What is being asked →
Tally the lines below that include "site" and give only the total.

Extracted data →
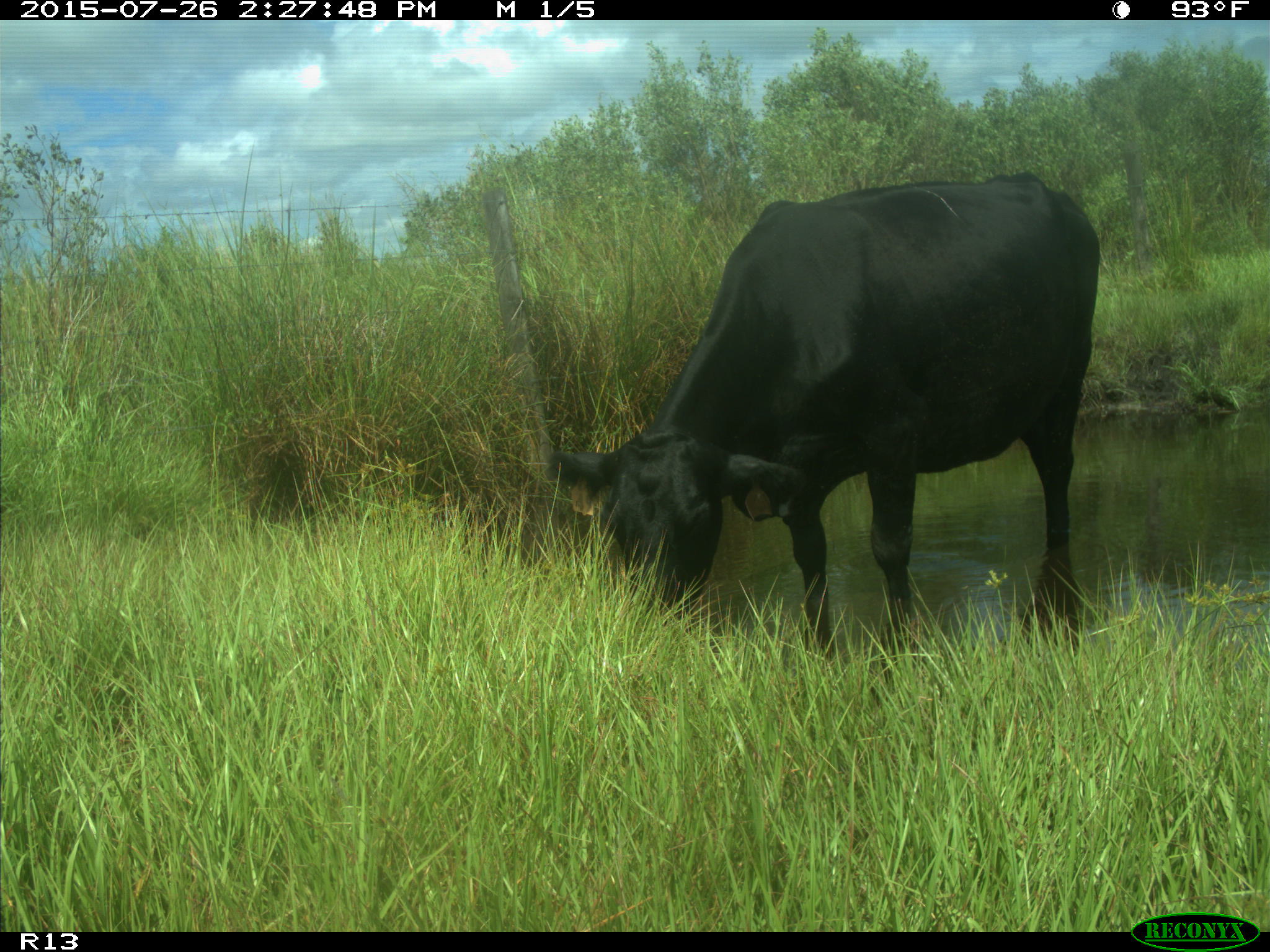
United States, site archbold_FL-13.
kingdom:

* * *

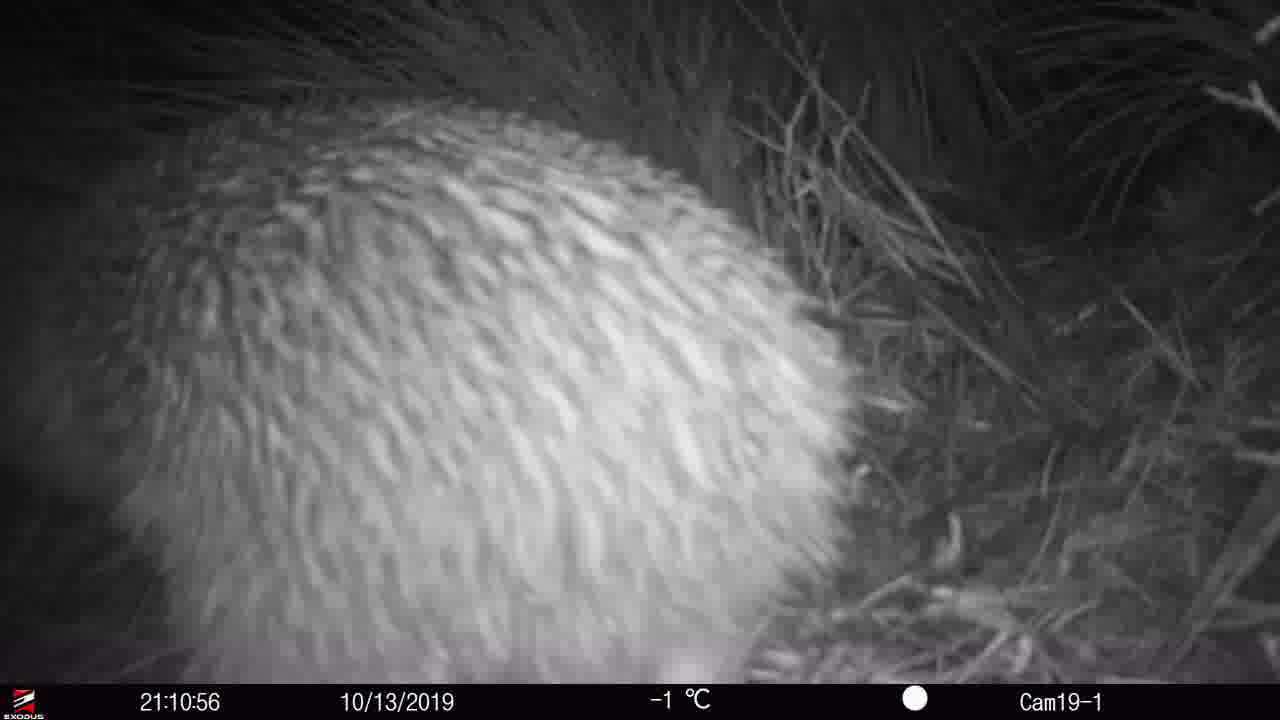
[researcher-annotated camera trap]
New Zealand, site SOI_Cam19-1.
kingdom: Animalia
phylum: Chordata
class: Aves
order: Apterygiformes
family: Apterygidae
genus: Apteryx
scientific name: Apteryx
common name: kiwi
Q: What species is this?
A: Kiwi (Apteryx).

The answer →
2